Pemerintah Jepang tengah berupaya untuk mengatasi kekurangan tenaga kerja dengan mendorong lebih banyak pekerja dan perusahaan untuk mengadopsi empat hari kerja dalam seminggu.
Otoritas Negeri Sakura pertama kali menyatakan dukungan untuk minggu kerja yang lebih pendek pada 2021, setelah anggota parlemen mendukung gagasan tersebut. Namun konsep tersebut lambat diterima.
Menurut Kementerian Kesehatan, Tenaga Kerja dan Kesejahteraan, hanya sekitar 8% perusahaan di Jepang yang mengizinkan karyawannya untuk mengambil cuti tiga hari atau lebih per minggu, sementara 7% memberikan pekerja mereka satu hari libur yang dimandatkan secara hukum.
Pemerintah Jepang pun meluncurkan kampanye “hatarakikata” atau “work style reform” yang mempromosikan jam kerja yang lebih pendek dan pengaturan fleksibel lainnya beserta batasan lembur dan cuti tahunan berbayar. Kampanye ini bertujuan untuk menarik lebih banyak peminat terutama di kalangan usaha kecil dan menengah untuk mengadopsi 4 hari kerja seminggu.
Kementerian ketenagakerjaan baru-baru ini mulai menawarkan konsultasi gratis, hibah, dan kumpulan kisah sukses yang terus bertambah sebagai motivasi lebih lanjut.
“Dengan mewujudkan masyarakat tempat para pekerja dapat memilih dari berbagai gaya kerja berdasarkan keadaan mereka, kami ingin menciptakan siklus pertumbuhan dan distribusi yang baik dan memungkinkan setiap pekerja memiliki pandangan yang lebih baik untuk masa depan,” kata kementerian tentang kampanye “hatarakikata kaikaku” dikutip dari CNBC, Sabtu (31/8).
Departemen yang mengawasi layanan dukungan baru untuk bisnis mengatakan sejauh ini hanya tiga perusahaan yang mengajukan diri untuk meminta saran tentang cara membuat perubahan, peraturan yang relevan, dan subsidi yang tersedia, yang menggambarkan tantangan yang dihadapi inisiatif tersebut.
Namun yang lebih penting adalah budaya kerja dari masyarakat Jepang. Pasalnya hanya sedikit dari mereka yang memilih untuk mengambil kebijakan minggu kerja yang lebih pendek.
Seperti di Panasonic Holdings Corp., dari 63.000 karyawan yang memenuhi syarat untuk minggu kerja yang lebih pendek, hanya 150 orang yang memilih untuk mengambilnya.

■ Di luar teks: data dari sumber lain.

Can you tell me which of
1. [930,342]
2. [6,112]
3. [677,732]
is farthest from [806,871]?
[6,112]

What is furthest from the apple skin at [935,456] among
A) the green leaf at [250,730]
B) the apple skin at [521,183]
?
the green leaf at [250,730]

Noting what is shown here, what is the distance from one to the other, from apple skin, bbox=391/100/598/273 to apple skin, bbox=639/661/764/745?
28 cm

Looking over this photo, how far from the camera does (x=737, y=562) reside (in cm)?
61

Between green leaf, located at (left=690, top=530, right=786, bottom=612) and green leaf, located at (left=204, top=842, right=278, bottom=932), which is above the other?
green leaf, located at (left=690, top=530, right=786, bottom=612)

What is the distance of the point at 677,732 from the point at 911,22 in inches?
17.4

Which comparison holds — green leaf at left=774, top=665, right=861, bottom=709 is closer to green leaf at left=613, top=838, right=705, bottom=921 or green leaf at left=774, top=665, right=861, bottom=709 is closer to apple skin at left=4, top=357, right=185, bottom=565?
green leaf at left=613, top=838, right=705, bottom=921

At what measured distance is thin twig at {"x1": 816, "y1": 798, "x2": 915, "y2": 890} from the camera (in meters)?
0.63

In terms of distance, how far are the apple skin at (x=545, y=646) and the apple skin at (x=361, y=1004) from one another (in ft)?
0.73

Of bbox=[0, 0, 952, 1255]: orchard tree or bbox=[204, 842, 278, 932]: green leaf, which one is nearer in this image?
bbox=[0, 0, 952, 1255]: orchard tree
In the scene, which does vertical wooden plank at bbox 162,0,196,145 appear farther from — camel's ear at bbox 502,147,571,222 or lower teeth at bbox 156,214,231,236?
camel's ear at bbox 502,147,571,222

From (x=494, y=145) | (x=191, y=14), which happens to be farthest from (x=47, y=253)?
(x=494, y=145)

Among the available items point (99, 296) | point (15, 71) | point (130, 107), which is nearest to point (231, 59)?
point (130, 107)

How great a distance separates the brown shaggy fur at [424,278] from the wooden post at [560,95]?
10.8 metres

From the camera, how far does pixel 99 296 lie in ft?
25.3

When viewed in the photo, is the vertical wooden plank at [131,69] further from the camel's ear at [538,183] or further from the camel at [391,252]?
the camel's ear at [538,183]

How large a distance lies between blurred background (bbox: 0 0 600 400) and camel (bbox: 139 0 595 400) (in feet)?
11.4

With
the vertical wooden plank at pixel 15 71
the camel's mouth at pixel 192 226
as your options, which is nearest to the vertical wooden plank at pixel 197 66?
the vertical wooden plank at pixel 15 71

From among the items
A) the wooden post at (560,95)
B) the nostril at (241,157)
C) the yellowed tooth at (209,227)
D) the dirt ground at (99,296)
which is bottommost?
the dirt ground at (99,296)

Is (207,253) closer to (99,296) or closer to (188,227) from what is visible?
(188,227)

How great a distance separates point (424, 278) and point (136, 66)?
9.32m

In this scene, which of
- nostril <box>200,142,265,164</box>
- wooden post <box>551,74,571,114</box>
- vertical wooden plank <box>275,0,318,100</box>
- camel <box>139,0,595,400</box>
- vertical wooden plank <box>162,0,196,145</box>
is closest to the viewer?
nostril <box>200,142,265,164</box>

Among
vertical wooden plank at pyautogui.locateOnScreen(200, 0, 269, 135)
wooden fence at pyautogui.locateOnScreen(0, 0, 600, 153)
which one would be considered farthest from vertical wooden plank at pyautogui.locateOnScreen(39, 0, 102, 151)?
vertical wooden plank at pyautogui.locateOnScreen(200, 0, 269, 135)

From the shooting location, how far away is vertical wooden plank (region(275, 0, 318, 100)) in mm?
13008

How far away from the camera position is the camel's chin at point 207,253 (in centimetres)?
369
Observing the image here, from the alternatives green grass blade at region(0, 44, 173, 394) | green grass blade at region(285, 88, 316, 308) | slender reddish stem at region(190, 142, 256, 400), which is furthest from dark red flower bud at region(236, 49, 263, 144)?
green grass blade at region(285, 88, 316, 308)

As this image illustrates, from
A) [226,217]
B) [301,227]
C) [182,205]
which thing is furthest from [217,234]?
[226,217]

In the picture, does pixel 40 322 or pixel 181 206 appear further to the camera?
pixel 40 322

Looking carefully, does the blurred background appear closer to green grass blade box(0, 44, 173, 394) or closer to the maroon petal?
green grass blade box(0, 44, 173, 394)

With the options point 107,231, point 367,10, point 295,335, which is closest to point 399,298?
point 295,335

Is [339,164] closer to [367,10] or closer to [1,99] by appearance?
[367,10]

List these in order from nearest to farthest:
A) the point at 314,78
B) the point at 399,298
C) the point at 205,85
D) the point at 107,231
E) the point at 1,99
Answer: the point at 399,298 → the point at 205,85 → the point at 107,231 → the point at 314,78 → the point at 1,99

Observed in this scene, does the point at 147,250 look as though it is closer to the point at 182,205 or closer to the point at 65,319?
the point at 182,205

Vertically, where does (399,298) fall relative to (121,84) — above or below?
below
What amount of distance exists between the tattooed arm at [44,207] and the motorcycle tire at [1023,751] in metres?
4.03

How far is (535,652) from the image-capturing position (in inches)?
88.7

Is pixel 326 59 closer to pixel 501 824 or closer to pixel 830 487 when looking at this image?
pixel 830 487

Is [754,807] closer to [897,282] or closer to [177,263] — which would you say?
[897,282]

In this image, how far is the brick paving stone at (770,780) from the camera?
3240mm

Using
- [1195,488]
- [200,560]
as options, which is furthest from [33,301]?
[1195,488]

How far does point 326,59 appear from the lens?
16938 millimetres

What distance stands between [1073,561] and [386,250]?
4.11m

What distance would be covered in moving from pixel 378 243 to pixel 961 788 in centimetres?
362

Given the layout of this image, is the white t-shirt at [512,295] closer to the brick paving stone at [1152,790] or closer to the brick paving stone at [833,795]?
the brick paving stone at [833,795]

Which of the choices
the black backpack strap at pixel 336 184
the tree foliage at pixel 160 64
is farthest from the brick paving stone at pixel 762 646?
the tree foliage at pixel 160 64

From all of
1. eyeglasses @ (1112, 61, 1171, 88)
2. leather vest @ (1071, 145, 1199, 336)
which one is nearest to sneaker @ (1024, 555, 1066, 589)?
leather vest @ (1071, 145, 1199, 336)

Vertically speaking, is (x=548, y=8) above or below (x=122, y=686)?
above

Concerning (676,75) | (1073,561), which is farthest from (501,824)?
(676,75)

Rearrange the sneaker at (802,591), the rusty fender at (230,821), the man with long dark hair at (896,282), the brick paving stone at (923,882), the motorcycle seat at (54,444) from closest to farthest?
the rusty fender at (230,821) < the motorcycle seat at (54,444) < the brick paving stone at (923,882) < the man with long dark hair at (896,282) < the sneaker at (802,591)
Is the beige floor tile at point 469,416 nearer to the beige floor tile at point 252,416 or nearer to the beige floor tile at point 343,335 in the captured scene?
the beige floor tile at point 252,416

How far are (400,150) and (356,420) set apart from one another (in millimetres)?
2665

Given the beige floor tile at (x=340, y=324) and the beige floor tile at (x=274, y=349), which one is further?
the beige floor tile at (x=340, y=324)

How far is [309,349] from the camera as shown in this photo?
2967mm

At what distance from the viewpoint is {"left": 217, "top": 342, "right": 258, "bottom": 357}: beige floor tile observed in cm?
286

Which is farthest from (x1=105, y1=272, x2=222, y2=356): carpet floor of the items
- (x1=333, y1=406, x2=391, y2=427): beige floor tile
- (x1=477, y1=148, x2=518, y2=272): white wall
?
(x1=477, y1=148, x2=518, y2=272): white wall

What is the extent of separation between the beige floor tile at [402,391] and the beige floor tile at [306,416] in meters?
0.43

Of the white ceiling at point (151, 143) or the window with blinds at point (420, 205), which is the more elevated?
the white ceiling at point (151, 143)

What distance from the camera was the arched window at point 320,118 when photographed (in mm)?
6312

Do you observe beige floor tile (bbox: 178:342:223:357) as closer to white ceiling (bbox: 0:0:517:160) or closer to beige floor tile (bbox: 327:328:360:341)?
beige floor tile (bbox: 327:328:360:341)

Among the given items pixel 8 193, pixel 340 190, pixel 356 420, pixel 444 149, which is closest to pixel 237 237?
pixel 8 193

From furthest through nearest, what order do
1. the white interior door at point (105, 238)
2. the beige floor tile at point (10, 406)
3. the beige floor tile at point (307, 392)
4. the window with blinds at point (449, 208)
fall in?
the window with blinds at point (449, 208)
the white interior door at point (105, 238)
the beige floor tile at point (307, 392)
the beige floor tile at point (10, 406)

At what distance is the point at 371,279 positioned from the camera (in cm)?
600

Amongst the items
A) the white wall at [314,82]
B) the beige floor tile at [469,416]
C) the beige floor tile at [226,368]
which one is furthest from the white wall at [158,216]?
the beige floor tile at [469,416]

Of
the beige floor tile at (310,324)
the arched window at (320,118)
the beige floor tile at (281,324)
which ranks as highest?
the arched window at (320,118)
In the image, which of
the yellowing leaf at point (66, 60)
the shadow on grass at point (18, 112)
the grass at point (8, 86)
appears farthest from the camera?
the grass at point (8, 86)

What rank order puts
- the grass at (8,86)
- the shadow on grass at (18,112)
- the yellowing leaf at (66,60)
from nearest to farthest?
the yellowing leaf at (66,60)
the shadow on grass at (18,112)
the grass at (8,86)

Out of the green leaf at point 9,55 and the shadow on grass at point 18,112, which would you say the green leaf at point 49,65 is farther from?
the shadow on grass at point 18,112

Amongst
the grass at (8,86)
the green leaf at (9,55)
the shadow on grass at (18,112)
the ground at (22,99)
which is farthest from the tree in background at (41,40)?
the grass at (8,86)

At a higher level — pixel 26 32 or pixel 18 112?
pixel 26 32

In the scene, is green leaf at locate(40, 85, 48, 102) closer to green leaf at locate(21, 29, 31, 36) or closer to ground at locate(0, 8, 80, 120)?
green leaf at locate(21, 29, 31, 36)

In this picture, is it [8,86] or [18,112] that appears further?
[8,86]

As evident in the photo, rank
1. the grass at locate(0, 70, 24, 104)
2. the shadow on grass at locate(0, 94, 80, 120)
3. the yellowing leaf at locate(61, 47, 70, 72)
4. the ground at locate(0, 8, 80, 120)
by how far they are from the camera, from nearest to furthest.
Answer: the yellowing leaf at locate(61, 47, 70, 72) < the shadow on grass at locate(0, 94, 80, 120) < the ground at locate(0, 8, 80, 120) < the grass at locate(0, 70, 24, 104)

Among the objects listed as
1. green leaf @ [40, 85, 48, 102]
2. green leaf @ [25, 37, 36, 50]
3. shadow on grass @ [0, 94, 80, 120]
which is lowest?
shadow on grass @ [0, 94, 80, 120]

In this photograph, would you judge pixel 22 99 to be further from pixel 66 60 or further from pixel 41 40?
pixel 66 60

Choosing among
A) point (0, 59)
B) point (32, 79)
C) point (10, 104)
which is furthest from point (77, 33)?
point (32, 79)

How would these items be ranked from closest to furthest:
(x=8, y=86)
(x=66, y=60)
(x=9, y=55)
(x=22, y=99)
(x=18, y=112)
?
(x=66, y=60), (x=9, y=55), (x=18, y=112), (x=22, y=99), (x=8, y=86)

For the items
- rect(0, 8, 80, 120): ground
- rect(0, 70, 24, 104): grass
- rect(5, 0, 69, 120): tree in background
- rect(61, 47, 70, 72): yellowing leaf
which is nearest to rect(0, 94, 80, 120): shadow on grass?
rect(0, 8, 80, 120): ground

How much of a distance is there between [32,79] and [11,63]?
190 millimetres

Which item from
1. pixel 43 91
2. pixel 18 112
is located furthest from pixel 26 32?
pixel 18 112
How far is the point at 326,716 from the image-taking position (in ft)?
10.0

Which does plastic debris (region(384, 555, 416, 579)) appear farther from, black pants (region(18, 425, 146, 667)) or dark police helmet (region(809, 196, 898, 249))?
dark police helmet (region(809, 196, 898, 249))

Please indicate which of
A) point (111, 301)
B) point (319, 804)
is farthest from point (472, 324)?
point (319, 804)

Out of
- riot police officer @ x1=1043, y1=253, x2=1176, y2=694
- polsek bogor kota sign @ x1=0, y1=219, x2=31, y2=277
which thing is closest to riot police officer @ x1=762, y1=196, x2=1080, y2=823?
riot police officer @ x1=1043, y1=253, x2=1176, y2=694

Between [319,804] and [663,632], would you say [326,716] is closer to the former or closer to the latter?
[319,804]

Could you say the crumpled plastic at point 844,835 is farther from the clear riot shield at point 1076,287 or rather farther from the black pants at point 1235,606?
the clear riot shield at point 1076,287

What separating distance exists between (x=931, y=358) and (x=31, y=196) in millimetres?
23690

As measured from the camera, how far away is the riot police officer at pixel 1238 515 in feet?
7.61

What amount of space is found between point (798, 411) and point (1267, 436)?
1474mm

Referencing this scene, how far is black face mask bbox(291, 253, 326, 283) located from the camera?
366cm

Dukungan resmi pemerintah terhadap keseimbangan kehidupan kerja yang lebih baik merupakan perubahan yang nyata di Jepang, negara yang terkenal dengan budaya tabahnya yang gila kerja yang sering dianggap sebagai penyebab pemulihan nasional dan pertumbuhan ekonomi yang luar biasa setelah Perang Dunia II.
Tekanan konformis untuk berkorban demi perusahaan sangat kuat. Warga Jepang biasanya mengambil liburan pada waktu yang sama setiap tahun dengan rekan kerja mereka — selama liburan Bon di musim panas dan sekitar Tahun Baru — sehingga rekan kerja tidak dapat menuduh mereka lalai atau tidak peduli.
Jam kerja yang panjang adalah norma. Meskipun 85% pengusaha melaporkan memberi pekerja mereka dua hari libur seminggu dan ada pembatasan hukum mengenai jam lembur, yang dinegosiasikan dengan serikat pekerja dan dirinci dalam kontrak.
Namun, beberapa orang Jepang melakukan "lembur sukarela", yang berarti tidak dilaporkan dan dilakukan tanpa kompensasi.
Buku putih pemerintah baru-baru ini tentang "karoshi," istilah Jepang yang dalam bahasa Inggris berarti "kematian karena terlalu banyak bekerja," mengatakan Jepang memiliki setidaknya 54 kematian seperti itu setiap tahun, termasuk akibat serangan jantung.
"Pekerjaan adalah hal yang penting di sini. Ini bukan sekadar cara untuk menghasilkan uang, meskipun memang itu juga," kata Tim Craig, penulis buku berjudul "Cool Japan: Studi Kasus dari Industri Budaya dan Kreatif Jepang."